Susan decides that, when it comes to potential arguments with her sons, she's going to start picking her battles.
Isaac decorates his legs.
This is how Isaac spent a gleeful hour early on Saturday morning.
In case you’re wondering, he used one of those ballpoint pens with four different colours of ink — the kind I loved in the third grade. I turned around from pouring myself that first, blessed, cup of tea to see him busily doodling away on his left instep. And my first impulse was to tell him to stop. In fact, the words, “Oh honey, please don’t draw on yourself” probably did escape my lips.
But then I told myself to let it go. I’ve been thinking a bit (OK, a lot) about which battles to choose around here: what is actually unacceptable and what is just merely inconvenient? Which of my kids’ choices are downright inappropriate and which are simply choices I would not make myself?
In my better parenting moments, this amount of forethought has led to some pretty decent compromises, many of which I’ve talked about in this column: you have to put your clothes away, but you don’t have to fold them. The length of your hair is your own business, but you do have to keep it tidy and out of your face. You can wear the same two shirts in a near-constant rotation, but they have to be (at least somewhat) clean. And so on.
“But I like to colour on my legs,” Isaac protested, selecting the red nib.
And so I took a sip of tea and channelled parenting educator Barbara Coloroso: Is it illegal? Immoral? Unhealthy? No, no, no.
“They’re your legs,” I said. “If you want to colour on them, that’s your choice.”
I don’t think he quite believed me at first, but he wasn’t going to let the opportunity pass him by. Every few minutes, he’d look up from the Jackson Pollock–inspired work of art he was etching into his shinbones to ask me, “Am I allowed to do this?” Scritch scritch scritch.

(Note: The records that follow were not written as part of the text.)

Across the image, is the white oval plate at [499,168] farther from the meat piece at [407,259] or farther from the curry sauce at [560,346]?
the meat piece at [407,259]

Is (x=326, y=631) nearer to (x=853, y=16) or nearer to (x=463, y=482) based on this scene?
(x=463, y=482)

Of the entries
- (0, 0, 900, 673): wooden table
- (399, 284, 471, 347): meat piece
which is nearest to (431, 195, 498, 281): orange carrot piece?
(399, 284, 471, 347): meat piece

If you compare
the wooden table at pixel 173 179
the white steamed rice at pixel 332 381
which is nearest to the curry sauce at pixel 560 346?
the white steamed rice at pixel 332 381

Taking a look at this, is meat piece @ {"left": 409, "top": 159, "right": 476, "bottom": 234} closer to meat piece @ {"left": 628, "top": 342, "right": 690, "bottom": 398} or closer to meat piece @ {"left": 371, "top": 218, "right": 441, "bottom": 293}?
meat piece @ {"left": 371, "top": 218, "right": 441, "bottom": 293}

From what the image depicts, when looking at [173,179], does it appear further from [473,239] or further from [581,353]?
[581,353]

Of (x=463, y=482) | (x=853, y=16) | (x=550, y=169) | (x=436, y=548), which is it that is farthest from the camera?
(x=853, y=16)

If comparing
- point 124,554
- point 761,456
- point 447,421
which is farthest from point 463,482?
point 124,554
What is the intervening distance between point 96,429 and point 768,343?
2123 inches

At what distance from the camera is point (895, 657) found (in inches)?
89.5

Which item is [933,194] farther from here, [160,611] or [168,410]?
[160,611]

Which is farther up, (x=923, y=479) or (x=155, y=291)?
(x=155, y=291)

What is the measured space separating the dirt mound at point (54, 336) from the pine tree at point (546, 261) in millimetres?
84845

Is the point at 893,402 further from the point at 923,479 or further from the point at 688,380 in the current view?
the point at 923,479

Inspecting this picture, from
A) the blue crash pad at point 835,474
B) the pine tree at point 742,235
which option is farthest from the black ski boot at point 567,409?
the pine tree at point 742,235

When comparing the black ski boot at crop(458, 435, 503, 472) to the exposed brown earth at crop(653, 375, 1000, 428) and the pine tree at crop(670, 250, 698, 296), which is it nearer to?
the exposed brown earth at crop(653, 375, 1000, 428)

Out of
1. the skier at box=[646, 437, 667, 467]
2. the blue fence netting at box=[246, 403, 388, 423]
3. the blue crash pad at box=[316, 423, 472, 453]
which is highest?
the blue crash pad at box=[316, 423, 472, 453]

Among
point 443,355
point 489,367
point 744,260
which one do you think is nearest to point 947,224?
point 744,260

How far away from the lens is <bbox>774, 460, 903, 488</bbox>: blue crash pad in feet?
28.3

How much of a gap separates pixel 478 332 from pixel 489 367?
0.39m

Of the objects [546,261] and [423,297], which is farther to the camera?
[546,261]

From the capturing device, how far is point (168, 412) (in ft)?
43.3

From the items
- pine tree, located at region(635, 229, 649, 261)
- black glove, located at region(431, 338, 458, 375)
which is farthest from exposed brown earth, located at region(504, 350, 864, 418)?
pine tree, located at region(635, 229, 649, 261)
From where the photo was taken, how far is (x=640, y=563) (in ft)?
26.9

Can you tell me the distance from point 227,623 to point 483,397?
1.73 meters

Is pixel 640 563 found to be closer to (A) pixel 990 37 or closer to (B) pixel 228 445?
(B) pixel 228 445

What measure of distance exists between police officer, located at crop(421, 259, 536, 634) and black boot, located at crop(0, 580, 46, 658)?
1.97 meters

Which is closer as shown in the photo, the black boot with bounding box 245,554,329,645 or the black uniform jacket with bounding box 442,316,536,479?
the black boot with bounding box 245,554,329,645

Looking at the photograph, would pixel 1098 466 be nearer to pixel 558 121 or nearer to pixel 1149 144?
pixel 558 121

“Yep,” I’d answer. “You’re allowed.”
“Do you like it?” Scritch. Big toe.
Um. “I don’t love it, but it’s OK.”
I drank my tea, he drew away happily. And, by the time he had exhausted all the available space on his legs, I was more than OK. I was amused at him, happy to have avoided a power struggle over something ridiculous, equally happy that he found a way to occupy himself for a weekend hour. He wore black fleece sweatpants that day, pushed up to his mid-thighs so as to show off his inked legs. And every time I caught a glimpse of them, I smiled.